Records provided –
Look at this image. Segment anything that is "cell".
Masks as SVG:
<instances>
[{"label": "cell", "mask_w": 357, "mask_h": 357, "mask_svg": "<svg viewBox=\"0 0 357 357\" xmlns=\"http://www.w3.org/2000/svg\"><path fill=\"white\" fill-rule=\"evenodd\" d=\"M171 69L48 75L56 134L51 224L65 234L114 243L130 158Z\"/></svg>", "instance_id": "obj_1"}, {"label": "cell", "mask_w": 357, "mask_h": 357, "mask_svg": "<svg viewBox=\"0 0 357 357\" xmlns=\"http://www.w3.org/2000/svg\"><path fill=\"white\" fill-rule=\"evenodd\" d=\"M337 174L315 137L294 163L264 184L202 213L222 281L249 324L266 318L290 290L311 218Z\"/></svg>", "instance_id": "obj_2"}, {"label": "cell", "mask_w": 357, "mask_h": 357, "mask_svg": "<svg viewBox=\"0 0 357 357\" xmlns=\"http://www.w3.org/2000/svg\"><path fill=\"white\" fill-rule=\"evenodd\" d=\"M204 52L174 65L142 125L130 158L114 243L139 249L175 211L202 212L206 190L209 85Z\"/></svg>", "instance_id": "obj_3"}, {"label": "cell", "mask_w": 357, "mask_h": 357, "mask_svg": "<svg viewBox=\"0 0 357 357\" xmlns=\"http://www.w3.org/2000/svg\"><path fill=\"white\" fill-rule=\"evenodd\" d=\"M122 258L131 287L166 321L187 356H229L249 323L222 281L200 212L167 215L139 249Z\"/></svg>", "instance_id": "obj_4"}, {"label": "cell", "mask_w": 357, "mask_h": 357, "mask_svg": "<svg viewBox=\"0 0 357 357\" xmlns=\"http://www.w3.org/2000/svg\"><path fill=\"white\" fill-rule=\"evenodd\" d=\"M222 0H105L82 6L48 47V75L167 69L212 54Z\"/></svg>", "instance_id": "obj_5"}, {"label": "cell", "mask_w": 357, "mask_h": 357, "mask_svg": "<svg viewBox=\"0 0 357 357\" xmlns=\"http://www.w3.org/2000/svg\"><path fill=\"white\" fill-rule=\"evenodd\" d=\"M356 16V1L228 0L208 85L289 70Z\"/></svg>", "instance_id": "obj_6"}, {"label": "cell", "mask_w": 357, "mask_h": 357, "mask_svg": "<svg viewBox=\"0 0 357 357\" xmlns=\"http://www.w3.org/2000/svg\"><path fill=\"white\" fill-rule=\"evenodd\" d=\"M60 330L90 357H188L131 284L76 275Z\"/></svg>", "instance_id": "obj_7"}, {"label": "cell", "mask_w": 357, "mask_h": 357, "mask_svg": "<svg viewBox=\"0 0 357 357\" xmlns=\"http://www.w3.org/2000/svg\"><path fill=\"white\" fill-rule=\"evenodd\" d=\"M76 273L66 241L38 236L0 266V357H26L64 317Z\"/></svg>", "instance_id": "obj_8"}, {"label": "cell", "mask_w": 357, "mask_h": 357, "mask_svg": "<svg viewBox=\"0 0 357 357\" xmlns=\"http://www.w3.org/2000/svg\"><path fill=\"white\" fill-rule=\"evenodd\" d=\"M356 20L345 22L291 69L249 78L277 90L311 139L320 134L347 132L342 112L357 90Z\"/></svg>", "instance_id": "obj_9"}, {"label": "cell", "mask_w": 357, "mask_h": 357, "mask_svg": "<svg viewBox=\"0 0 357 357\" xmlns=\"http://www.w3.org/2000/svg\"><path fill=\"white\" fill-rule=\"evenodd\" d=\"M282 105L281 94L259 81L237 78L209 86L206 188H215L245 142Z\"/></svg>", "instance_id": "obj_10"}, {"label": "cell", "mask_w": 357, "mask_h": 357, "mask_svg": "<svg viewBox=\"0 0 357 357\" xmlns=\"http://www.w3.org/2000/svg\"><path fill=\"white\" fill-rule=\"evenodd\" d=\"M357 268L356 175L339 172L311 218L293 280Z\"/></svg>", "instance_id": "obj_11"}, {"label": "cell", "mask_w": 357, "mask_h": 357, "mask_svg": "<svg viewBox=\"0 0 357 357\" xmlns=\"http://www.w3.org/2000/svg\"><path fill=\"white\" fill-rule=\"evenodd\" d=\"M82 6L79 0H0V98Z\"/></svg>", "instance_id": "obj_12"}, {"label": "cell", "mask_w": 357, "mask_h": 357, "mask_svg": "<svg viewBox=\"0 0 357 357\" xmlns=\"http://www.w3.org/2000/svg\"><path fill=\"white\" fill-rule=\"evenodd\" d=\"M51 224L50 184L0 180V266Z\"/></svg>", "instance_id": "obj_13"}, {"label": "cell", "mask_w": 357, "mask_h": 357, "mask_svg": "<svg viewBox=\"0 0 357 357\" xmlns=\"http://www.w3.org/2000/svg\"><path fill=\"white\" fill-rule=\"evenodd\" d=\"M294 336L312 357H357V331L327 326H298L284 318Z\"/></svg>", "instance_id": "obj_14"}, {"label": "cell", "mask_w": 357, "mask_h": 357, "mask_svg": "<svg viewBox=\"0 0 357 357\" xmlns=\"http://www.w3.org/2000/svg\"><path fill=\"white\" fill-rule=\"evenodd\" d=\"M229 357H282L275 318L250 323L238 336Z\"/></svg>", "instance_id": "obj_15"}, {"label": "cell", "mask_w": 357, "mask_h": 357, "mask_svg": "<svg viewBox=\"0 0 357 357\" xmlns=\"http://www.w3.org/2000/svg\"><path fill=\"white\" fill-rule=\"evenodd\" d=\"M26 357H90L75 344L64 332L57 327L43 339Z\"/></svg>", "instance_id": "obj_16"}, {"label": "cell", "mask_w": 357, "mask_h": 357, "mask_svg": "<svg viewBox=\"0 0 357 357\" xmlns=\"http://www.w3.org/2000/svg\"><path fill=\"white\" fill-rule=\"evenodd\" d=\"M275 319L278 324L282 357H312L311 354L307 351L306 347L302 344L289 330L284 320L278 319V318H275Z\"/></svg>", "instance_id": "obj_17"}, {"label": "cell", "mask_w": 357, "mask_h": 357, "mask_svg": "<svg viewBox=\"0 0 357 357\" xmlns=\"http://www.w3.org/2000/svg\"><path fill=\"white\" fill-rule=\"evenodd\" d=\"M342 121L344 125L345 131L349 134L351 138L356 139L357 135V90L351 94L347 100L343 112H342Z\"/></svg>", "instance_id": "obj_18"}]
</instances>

Your instructions – Rewrite the records with "Segment" replaced by "Outline", and leave everything else unchanged.

Response –
Look at this image. Outline anything that is "cell".
Masks as SVG:
<instances>
[{"label": "cell", "mask_w": 357, "mask_h": 357, "mask_svg": "<svg viewBox=\"0 0 357 357\" xmlns=\"http://www.w3.org/2000/svg\"><path fill=\"white\" fill-rule=\"evenodd\" d=\"M171 69L48 75L56 134L51 224L65 234L114 243L130 158Z\"/></svg>", "instance_id": "obj_1"}, {"label": "cell", "mask_w": 357, "mask_h": 357, "mask_svg": "<svg viewBox=\"0 0 357 357\" xmlns=\"http://www.w3.org/2000/svg\"><path fill=\"white\" fill-rule=\"evenodd\" d=\"M337 174L315 137L294 163L264 184L202 213L222 281L249 324L266 318L290 290L311 218Z\"/></svg>", "instance_id": "obj_2"}, {"label": "cell", "mask_w": 357, "mask_h": 357, "mask_svg": "<svg viewBox=\"0 0 357 357\" xmlns=\"http://www.w3.org/2000/svg\"><path fill=\"white\" fill-rule=\"evenodd\" d=\"M204 52L174 65L142 125L130 158L114 243L139 249L175 211L202 212L206 190L209 85Z\"/></svg>", "instance_id": "obj_3"}, {"label": "cell", "mask_w": 357, "mask_h": 357, "mask_svg": "<svg viewBox=\"0 0 357 357\" xmlns=\"http://www.w3.org/2000/svg\"><path fill=\"white\" fill-rule=\"evenodd\" d=\"M122 258L131 287L166 321L187 356H229L249 323L222 281L200 212L167 215L139 249Z\"/></svg>", "instance_id": "obj_4"}, {"label": "cell", "mask_w": 357, "mask_h": 357, "mask_svg": "<svg viewBox=\"0 0 357 357\" xmlns=\"http://www.w3.org/2000/svg\"><path fill=\"white\" fill-rule=\"evenodd\" d=\"M222 0H105L82 6L48 47V75L167 69L212 54Z\"/></svg>", "instance_id": "obj_5"}, {"label": "cell", "mask_w": 357, "mask_h": 357, "mask_svg": "<svg viewBox=\"0 0 357 357\" xmlns=\"http://www.w3.org/2000/svg\"><path fill=\"white\" fill-rule=\"evenodd\" d=\"M356 16V1L228 0L208 85L289 70Z\"/></svg>", "instance_id": "obj_6"}, {"label": "cell", "mask_w": 357, "mask_h": 357, "mask_svg": "<svg viewBox=\"0 0 357 357\" xmlns=\"http://www.w3.org/2000/svg\"><path fill=\"white\" fill-rule=\"evenodd\" d=\"M60 330L90 357H188L131 284L76 275Z\"/></svg>", "instance_id": "obj_7"}, {"label": "cell", "mask_w": 357, "mask_h": 357, "mask_svg": "<svg viewBox=\"0 0 357 357\" xmlns=\"http://www.w3.org/2000/svg\"><path fill=\"white\" fill-rule=\"evenodd\" d=\"M76 273L66 241L38 236L0 266V357H26L64 317Z\"/></svg>", "instance_id": "obj_8"}, {"label": "cell", "mask_w": 357, "mask_h": 357, "mask_svg": "<svg viewBox=\"0 0 357 357\" xmlns=\"http://www.w3.org/2000/svg\"><path fill=\"white\" fill-rule=\"evenodd\" d=\"M356 20L345 22L291 69L249 78L277 90L311 139L320 134L347 132L342 112L357 90Z\"/></svg>", "instance_id": "obj_9"}, {"label": "cell", "mask_w": 357, "mask_h": 357, "mask_svg": "<svg viewBox=\"0 0 357 357\" xmlns=\"http://www.w3.org/2000/svg\"><path fill=\"white\" fill-rule=\"evenodd\" d=\"M282 105L281 94L259 81L237 78L209 86L206 188H215L245 142Z\"/></svg>", "instance_id": "obj_10"}, {"label": "cell", "mask_w": 357, "mask_h": 357, "mask_svg": "<svg viewBox=\"0 0 357 357\" xmlns=\"http://www.w3.org/2000/svg\"><path fill=\"white\" fill-rule=\"evenodd\" d=\"M357 268L356 175L339 172L311 218L293 280Z\"/></svg>", "instance_id": "obj_11"}, {"label": "cell", "mask_w": 357, "mask_h": 357, "mask_svg": "<svg viewBox=\"0 0 357 357\" xmlns=\"http://www.w3.org/2000/svg\"><path fill=\"white\" fill-rule=\"evenodd\" d=\"M82 6L79 0H0V98Z\"/></svg>", "instance_id": "obj_12"}, {"label": "cell", "mask_w": 357, "mask_h": 357, "mask_svg": "<svg viewBox=\"0 0 357 357\" xmlns=\"http://www.w3.org/2000/svg\"><path fill=\"white\" fill-rule=\"evenodd\" d=\"M51 224L50 184L0 180V266Z\"/></svg>", "instance_id": "obj_13"}, {"label": "cell", "mask_w": 357, "mask_h": 357, "mask_svg": "<svg viewBox=\"0 0 357 357\" xmlns=\"http://www.w3.org/2000/svg\"><path fill=\"white\" fill-rule=\"evenodd\" d=\"M294 336L312 357H357V331L327 326H298L284 318Z\"/></svg>", "instance_id": "obj_14"}, {"label": "cell", "mask_w": 357, "mask_h": 357, "mask_svg": "<svg viewBox=\"0 0 357 357\" xmlns=\"http://www.w3.org/2000/svg\"><path fill=\"white\" fill-rule=\"evenodd\" d=\"M229 357H282L275 318L250 323L238 336Z\"/></svg>", "instance_id": "obj_15"}, {"label": "cell", "mask_w": 357, "mask_h": 357, "mask_svg": "<svg viewBox=\"0 0 357 357\" xmlns=\"http://www.w3.org/2000/svg\"><path fill=\"white\" fill-rule=\"evenodd\" d=\"M26 357H90L75 344L64 332L57 327L43 339Z\"/></svg>", "instance_id": "obj_16"}, {"label": "cell", "mask_w": 357, "mask_h": 357, "mask_svg": "<svg viewBox=\"0 0 357 357\" xmlns=\"http://www.w3.org/2000/svg\"><path fill=\"white\" fill-rule=\"evenodd\" d=\"M275 319L278 324L282 357H312L311 354L307 351L306 347L302 344L289 330L284 320L278 319V318H275Z\"/></svg>", "instance_id": "obj_17"}, {"label": "cell", "mask_w": 357, "mask_h": 357, "mask_svg": "<svg viewBox=\"0 0 357 357\" xmlns=\"http://www.w3.org/2000/svg\"><path fill=\"white\" fill-rule=\"evenodd\" d=\"M342 121L344 125L345 131L349 134L351 138L356 139L357 135V90L351 94L347 100L343 112H342Z\"/></svg>", "instance_id": "obj_18"}]
</instances>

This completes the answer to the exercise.